→ Exercise prompt
From the records, pick out and copy each line containing "genus".

=== Section Start ===

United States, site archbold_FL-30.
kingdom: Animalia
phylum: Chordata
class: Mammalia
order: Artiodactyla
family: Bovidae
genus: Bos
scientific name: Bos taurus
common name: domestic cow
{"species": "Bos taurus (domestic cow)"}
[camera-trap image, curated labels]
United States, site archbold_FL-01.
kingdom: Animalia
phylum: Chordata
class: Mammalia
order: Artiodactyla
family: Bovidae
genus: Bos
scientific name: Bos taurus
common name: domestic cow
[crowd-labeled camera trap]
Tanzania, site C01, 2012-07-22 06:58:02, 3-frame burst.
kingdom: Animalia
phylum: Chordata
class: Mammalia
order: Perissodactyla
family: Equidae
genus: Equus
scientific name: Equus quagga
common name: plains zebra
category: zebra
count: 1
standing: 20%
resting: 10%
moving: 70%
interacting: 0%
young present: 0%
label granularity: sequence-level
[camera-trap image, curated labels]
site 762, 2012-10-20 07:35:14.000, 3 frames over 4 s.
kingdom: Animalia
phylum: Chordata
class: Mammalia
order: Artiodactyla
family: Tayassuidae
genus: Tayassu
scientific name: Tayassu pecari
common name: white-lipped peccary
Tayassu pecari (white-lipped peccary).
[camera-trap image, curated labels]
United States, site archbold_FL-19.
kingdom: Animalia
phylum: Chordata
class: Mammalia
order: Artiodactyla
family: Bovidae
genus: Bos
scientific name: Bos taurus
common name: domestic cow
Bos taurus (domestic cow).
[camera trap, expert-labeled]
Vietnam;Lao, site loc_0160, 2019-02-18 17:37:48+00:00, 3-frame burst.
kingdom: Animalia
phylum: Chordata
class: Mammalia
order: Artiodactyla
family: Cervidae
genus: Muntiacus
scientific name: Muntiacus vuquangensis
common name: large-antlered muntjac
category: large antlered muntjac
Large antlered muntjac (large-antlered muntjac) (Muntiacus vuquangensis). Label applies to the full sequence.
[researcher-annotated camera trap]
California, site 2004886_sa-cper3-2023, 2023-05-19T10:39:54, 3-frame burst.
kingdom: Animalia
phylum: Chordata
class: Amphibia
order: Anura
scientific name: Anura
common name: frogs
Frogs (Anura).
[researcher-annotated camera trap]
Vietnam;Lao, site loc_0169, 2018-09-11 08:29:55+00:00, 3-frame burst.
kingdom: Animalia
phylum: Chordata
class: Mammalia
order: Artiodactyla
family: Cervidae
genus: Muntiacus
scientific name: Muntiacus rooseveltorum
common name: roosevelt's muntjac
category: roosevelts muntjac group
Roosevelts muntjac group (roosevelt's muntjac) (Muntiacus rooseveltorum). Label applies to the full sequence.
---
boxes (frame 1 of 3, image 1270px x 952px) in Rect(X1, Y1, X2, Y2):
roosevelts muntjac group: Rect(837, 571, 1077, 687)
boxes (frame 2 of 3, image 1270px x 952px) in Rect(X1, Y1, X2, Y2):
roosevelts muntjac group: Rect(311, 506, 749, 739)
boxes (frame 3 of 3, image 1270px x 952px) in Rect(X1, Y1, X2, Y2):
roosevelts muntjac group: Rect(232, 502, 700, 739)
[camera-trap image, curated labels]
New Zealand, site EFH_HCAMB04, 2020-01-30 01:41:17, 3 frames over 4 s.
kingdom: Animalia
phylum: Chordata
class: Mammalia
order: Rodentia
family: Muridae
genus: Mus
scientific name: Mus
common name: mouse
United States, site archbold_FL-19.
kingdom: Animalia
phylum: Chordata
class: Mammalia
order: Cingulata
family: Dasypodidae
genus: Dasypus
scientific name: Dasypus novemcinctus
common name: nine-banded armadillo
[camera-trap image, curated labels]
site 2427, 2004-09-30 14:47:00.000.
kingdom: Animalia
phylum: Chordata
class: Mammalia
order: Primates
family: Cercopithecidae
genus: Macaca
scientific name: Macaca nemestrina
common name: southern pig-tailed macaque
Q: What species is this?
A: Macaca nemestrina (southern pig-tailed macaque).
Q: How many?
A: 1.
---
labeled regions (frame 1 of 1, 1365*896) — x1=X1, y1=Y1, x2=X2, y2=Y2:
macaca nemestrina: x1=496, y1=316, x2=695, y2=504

=== Section End ===

→ Solution to the problem
genus: Bos
genus: Bos
genus: Equus
genus: Tayassu
genus: Bos
genus: Muntiacus
genus: Muntiacus
genus: Mus
genus: Dasypus
genus: Macaca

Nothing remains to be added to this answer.